İsrail'de hiçbir resmi kurum İsrail'in attığı bu adımlar hakkında yorum yapmazken, bazı medya kuruluşları Netanyahu hükümetinden resmi bir yorum almaksızın Filistin Devlet Başkanı'nın Suriye ziyaretini engelleme girişimlerini haber yaptı.

Gözlemciler, Filistinli yetkililerin hareketlerine getirilen bu kısıtlamanın, İsrail'in 7 Ekim 2023'ten bu yana Batı Şeria şehirlerine uyguladığı siyasi ve fiziki kuşatma çerçevesinde gerçekleştiğini düşünüyor.

Geçtiğimiz birkaç ay içinde Batı Şeria bir dizi yoğun askeri operasyona maruz kaldı. İsrail ordusu gece gündüz baskınlar düzenliyor, daha fazla kontrol noktası kuruyor, bölge sakinlerine yaptırımlar uyguluyor ve bir bölgeden diğerine veya bir vilayetten diğerine hareketlerini kısıtlıyor. İsrail polisi çeşitli yollarda konuşlanmış durumda ve Filistinlilere hiç de azımsanmayacak miktarlarda trafik cezaları uyguluyor.

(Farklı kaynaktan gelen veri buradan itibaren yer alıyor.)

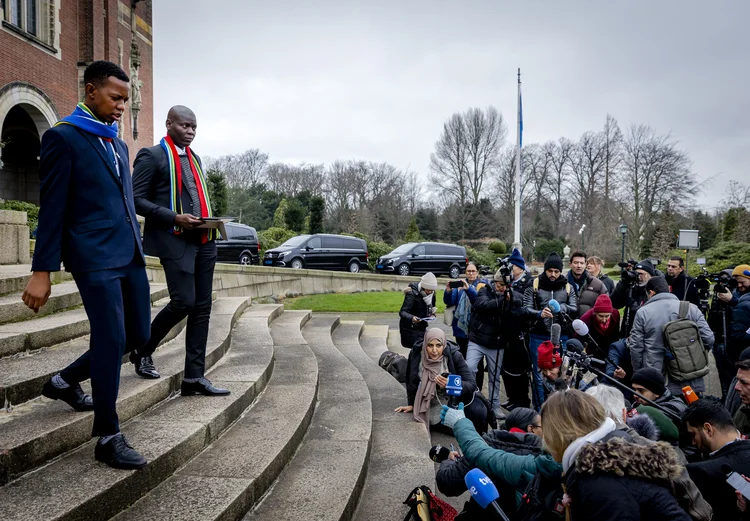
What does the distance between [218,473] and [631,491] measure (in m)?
1.99

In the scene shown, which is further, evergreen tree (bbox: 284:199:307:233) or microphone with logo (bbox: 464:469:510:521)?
evergreen tree (bbox: 284:199:307:233)

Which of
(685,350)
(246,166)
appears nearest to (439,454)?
(685,350)

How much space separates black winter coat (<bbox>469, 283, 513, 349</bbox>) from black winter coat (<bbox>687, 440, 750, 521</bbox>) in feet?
10.6

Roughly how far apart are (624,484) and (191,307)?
2588 millimetres

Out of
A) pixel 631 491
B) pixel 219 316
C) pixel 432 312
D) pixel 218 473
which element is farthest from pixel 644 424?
pixel 219 316

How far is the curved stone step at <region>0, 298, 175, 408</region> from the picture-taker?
2.79 m

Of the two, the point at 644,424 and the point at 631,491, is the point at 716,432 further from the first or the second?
the point at 631,491

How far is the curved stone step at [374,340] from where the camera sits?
28.5 feet

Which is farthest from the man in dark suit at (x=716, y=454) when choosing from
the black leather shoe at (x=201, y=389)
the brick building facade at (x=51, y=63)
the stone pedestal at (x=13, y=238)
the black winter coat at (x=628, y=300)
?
the brick building facade at (x=51, y=63)

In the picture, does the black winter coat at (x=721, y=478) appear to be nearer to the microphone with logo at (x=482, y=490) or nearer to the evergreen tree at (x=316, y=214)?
the microphone with logo at (x=482, y=490)

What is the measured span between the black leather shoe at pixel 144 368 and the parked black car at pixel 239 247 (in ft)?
50.7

Batı Şeria'nın coğrafi yapısının değiştirilmesi

İsrail askeri operasyonları üç aydır ağırlıklı olarak Cenin Mülteci Kampı’nda, aynı süre zarfında Tulkerim Mülteci Kampı’nda ve yaklaşık 70 gündür Tulkerim vilayetindeki Nur Şems Mülteci Kampı’nda yoğunlaştı. Bu operasyonlar, ‘silahlı terörizmin yuvası’ olarak tanımlanan bu kampların coğrafi yapısını değiştirmeye yönelik olarak evleri buldozerle yıkmayı ve yeni yollar inşa etmeyi içeriyor.

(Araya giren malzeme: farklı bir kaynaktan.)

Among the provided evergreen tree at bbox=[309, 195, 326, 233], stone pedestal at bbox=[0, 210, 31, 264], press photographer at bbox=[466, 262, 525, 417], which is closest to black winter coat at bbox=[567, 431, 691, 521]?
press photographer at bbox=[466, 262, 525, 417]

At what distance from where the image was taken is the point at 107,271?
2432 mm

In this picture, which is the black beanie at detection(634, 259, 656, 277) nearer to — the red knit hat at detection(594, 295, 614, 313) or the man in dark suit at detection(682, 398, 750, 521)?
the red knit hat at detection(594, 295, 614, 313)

Söz konusu operasyonlar, yaklaşık 18 aydır acımasız bir savaşa maruz kalan Gazze Şeridi'nde yaşananların bir tekrarı olarak on binlerce Filistinlinin bu kamplardan göç etmesine neden oldu. Diğer vilayetlerdeki köyler, kasabalar ve kamplar da her gün daha fazla yerleşim karakolu kuran, yerleşim yolları inşa eden, Filistinli çiftçilere ait ekipmanlara el koyan ve onlara saldırarak aralarında çok sayıda kişinin yaralanmasına neden olan yerleşimcilerin saldırılarına maruz kalıyor.

DFRGTYH
Batı Şeria'nın El Halil kentinde Yahudi yerleşimine bakan bir tepede yürüyen Filistinli adam, 3 Nisan 2025. (AFP)

İsrailli yerleşimciler dün sabah Nablus'un doğusundaki Beyt Decen köyünde bir elektrik hattını uzatmak için çalışırken Filistinlilerin ekipmanlarına ve üç kamyona el koydu. Başka bir grup yerleşimci de Ürdün Vadisi'nin kuzeyinde mahsulleri sulamak için kullanılan su pompalarını çaldı.

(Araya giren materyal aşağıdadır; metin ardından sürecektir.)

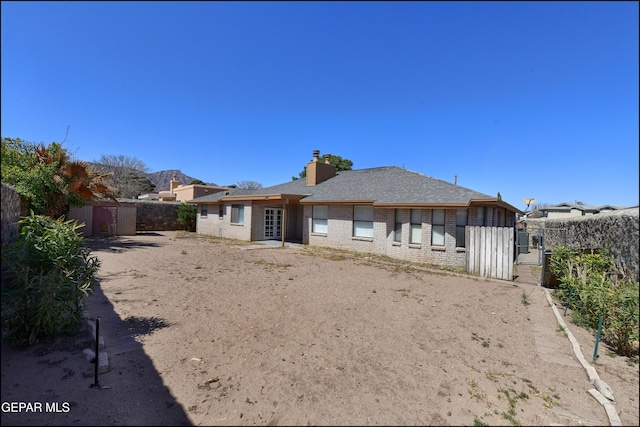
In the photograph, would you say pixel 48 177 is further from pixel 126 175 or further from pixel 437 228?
pixel 126 175

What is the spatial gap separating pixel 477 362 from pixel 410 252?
9127mm

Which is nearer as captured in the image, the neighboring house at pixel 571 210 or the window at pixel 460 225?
the window at pixel 460 225

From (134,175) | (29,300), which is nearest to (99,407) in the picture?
(29,300)

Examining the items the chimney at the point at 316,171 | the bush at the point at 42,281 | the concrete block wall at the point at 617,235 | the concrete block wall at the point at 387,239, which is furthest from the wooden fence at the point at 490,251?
the chimney at the point at 316,171

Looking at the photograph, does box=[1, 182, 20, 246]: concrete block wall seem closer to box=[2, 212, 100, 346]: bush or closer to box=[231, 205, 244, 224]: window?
box=[2, 212, 100, 346]: bush

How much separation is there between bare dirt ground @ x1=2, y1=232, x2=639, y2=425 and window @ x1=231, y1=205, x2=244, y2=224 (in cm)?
1193

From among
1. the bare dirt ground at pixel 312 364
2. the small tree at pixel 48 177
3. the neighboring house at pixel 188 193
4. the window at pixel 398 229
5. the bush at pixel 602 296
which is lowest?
the bare dirt ground at pixel 312 364

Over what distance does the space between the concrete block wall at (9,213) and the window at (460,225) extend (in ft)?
40.7

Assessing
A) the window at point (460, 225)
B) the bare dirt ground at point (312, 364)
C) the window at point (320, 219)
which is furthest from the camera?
the window at point (320, 219)

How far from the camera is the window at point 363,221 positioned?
14.8 metres

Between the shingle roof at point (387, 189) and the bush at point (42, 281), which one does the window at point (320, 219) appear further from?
the bush at point (42, 281)

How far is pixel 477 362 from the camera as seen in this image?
410 cm

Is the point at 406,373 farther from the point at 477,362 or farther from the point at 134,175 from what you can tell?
the point at 134,175

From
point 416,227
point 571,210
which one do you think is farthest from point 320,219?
point 571,210
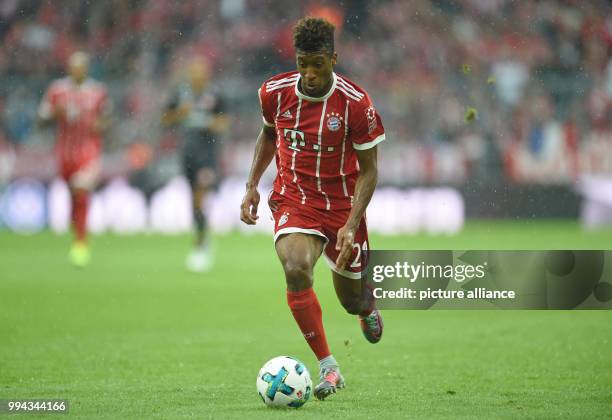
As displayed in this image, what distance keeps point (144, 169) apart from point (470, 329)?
12473 millimetres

Filistinlilere göre yerleşimciler tarafından gerçekleştirilen bu saldırıların çoğu İsrail ordusunun koruması altında gerçekleştiriliyor. Bu durum, Tel Aviv'de yerleşimi ve yerleşimcileri teşvik eden Bezalel Smotrich ve Itamar Ben-Gvir gibi aşırılık yanlısı bakanların yer aldığı aşırı sağcı hükümet altında bu tür saldırıları meşrulaştırarak İsrail'de açık ve net bir yaklaşım değişikliğine işaret ediyor.